Japan is a lively country, overflowing with life. It is filled with many aspects of interesting popular and traditional culture. I have chosen to focus on the popular culture aspect and write about two different films by one of it’s most famous exports, the animation studio ‘Studio Ghibli.’
Studio Ghibli rose to prominence in the West with Spirited Away [DVD]  in 2002/3 in the US and UK, but has been producing films for many years before that in Japan. Studio Ghibli has many animators and is largely known for the work of its two directors Hayao Miyazaki and Isao Takahata who have produced the bulk of Studio Ghibli output though the tradition of animation sets to continue with the son of Hayao Miyazaki, Gōro Miyazaki directing the Ghibli films Tales From Earthsea [DVD], From Up On Poppy Hill [DVD] and the new TV series Ronja the Robber’s Daughter find the original novel here. In Hayao Miyazaki’s films it was said that he only allowed a maximum of ten per cent of his films to be computer animated and the bulk of it was hand drawn and coloured! This shows an incredible amount of skill, dedication and hard work which shows in the final product. When you compare the quality of the animation on Studio Ghibli films with their contemporary US or UK equivalents, you can really see the difference in the quality of the art work. My Neighbour Totoro compared to The Little Mermaid is a good comparison as they were both created at the same time (1988 and 1989 respectively). When it comes to animation they were streets ahead of the US and UK in Japan at the time, although the increasing use of computer animation makes this harder to compare today.
My Neighbour Totoro
My Neighbour Totoro [DVD] is one of my favourite Studio Ghibli fims. Directed by Hayao Miyazaki and released in Japan in 1988, it still holds today in the quality of the animation. The film is about two sisters, Satsuki and Mei who have an ill mother in hospital. They move to the country with their father in hope that the cleaner air would allow their mother to recover and come home. When out on an adventure in the garden Mei, the younger sister, discovers a tiny Totoro dropping acorns and that is where the story begins… This story is full of magical adventures with the two sisters and the large Totoro (a tree sprit creature) plus a crazy cat bus! It is a tale of love and adventure between two sisters and is really all about change. What is lovely is that there are lots of examples in animated films where moving house is seen as a stressful and anxious time for children (Toy Story is an example of this), but in My Neighbour Totoro despite the mother being ill in hospital and the family having to move to a totally different area, the girls embrace the change positively and have adventures.

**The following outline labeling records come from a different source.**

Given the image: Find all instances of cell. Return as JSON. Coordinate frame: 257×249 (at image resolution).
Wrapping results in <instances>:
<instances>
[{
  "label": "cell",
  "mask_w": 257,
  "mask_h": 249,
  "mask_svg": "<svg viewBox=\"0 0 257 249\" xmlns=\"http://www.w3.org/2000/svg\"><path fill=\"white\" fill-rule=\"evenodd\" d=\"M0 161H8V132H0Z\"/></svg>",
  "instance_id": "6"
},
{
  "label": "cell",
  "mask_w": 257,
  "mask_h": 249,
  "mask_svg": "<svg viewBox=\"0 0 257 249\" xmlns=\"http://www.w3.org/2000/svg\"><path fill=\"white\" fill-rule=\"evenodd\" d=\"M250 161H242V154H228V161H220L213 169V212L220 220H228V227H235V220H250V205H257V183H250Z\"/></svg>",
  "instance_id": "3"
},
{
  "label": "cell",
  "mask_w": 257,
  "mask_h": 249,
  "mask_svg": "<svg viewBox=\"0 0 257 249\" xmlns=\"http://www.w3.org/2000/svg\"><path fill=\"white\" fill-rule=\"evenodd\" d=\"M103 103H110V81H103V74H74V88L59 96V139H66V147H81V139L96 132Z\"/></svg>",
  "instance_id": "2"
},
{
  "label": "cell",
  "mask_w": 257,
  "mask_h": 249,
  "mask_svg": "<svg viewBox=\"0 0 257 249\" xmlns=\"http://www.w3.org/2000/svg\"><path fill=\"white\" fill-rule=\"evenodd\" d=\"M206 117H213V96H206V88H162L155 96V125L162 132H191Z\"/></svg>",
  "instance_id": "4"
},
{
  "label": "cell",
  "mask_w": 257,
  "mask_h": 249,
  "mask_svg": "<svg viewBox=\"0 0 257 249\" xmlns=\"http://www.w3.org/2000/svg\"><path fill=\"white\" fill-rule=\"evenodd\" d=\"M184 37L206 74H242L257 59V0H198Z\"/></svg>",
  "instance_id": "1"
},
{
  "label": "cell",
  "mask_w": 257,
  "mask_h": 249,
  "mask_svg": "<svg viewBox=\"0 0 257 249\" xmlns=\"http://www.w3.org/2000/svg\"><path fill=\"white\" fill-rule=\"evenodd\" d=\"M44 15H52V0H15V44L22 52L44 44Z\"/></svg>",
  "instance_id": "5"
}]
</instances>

The film shows that a potentially stressful change such as moving house can be fun and full of adventures. As an example of the incredible detail used in Ghibli films; there is a scene just before Mei finds the small Totoros, where she sees some tadpoles and puts her hand in the water and they swim away, this scene which lasts a few seconds took a whole month to animate!!
When Marnie Was There
The second film I would like to write about was produced much later and is called When Marnie Was There [DVD]  When Marnie Was There is a story adapted from the book of the same name which is originally set in Norfolk but is set here in a rural area of Japan. This is a story about a girl called Anna who has to move to the country for the Summer to stay with an aunt and uncle in hope that her asthma will improve. When she is away, she uses a boat to sail across a lake to a mansion and meets a young girl called Marnie who dresses differently and looks as if she is from another time in the past. She continues to meet her and is concerned for her, as she cannot always find her as sometimes the house is shut up and deserted. She wonders if Marnie is a dream or something created from her imagination. She is very confused but in the end she finds out the truth which surprised me! Unlike most of the Ghibli output, this film is directed by Hiromasa Yonebayashi but still looks similar to Miyazaki’s artwork.